New solution page on shifting paradigms in infrastructure investment, focusing on how Investors must rethink their strategies and be more proactive.


Despite another challenging year for infrastructure investment in 2024 and a relatively soft start to 2025, investors remain cautiously optimistic about a recovery. After a resilient 2022 and a sharp decline in deal activity in 2023, expectations were high for a rebound in 2024. However, persistent financing challenges led to further declines in both deal count and size - unlike the rebound seen in private equity buyouts during the same period.
Although the deal market remained challenging, the wave of consolidation that started in 2022 continued into 2024, including Blackrock’s acquisition of GIP, General Atlantic’s acquisition of Actis; and CVC’s acquisition of DIF. Looking ahead, ever-increasing need for capital to develop long-term sustainable infrastructure means the outlook for infrastructure deals is positive.
Thematic investments in energy transition, transportation decarbonization , and circular economy are set to continue, alongside greater focus on core+ and value-add hybrid infrastructure assets. In this report, we start at a macro level, dissecting the broader investment and fundraising trends, before moving to sector-level analyzis, where we address key frontier topics by sector.
Marco headwinds that started blowing in 2022 and picked up speed in 2023 failed to subside in 2024, further impacting infrastructure M&A activity. In 2024, global infrastructure M&A deal count declined 8% year-over-year (y-o-y), while the average deal size dropped 14%. This further decline in 2024 contrasts with what most respondents in our Infrastructure Investment Outlook 2024 survey expected, where 60% of respondents expected a slight to moderate deal count increase in 2024. Low fundraising levels and a worsening macroeconomic situation (in particular, spiking interest rates and geopolitical uncertainties) were the primary reasons.
While the slowdown had a marked impact on infrastructure fundraising in 2023 (which halved from its 2022 peak of USD 154 bn), fundraising levels in fact increased by 14% y-o-y in 2024. Though fundraising for the core+ and opportunistic strategies, declined, this was more than offset by growth in the core and value add strategies where fundraising increased by 2.5x and 3.5x y-o-y, respectively.
To gauge investors’ expectations for infrastructure investments in 2025, we surveyed experienced investment bankers and fund managers. 86% of respondents expect growth in the infrastructure deal count in 2025, up from 77% in 2024. While overall sentiment is stronger relative to our 2024 survey, respondents’ expectations are less bullish, with 81% expecting deal count to grow slightly or moderately (vs. 60% in 2024) and only 5% expecting it to grow strongly (vs. 14% in 2024).

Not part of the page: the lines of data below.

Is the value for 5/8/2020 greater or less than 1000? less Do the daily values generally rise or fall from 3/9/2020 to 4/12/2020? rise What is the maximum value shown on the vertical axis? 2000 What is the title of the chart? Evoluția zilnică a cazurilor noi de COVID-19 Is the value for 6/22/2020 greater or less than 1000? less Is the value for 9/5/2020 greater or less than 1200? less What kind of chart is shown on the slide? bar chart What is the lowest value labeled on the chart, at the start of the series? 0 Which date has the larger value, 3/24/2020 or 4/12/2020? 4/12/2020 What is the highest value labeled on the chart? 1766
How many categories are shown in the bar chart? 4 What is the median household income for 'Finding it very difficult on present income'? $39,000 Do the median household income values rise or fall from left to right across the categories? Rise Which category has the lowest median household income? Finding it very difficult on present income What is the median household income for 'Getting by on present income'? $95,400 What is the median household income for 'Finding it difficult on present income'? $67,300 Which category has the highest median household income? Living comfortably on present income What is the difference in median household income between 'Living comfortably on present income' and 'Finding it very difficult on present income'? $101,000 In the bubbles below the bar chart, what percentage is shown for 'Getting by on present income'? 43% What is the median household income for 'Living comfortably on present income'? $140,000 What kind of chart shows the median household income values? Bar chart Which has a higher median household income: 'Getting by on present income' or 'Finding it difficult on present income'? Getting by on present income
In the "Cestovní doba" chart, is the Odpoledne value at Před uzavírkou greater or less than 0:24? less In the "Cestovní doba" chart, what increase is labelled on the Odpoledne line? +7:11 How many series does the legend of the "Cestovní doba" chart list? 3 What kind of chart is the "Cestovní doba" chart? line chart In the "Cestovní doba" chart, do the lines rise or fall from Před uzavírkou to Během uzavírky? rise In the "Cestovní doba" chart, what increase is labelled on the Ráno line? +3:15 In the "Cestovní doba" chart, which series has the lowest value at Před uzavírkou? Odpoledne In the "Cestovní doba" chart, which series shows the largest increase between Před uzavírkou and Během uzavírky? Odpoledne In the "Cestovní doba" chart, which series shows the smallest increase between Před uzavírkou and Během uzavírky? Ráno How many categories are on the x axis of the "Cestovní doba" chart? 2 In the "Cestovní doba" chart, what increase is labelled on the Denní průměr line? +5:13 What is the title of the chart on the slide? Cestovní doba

The positive outlook holds across all deal sizes but is least optimistic for larger deals.
Respondents expect deal counts to grow across all regions, with particularly strong sentiment in Europe and North America, where 78% and 79% anticipate growth, respectively. Expectations point to slight-to-moderate growth in Europe and Asia-Pacific—though a quarter foresee Asia-Pacific remaining flat—while North America shows the highest conviction, with 18% expecting growth of at least 10%. Sector sentiment varies, with more optimism for transportation, energy , and hybrid infrastructure than for utilities and digital and social Infrastructure.
Infrastructure investors remains cautious in 2025, with long-term optimism driven by supportive mega trends: decarbonization, digitalization, ageing populations.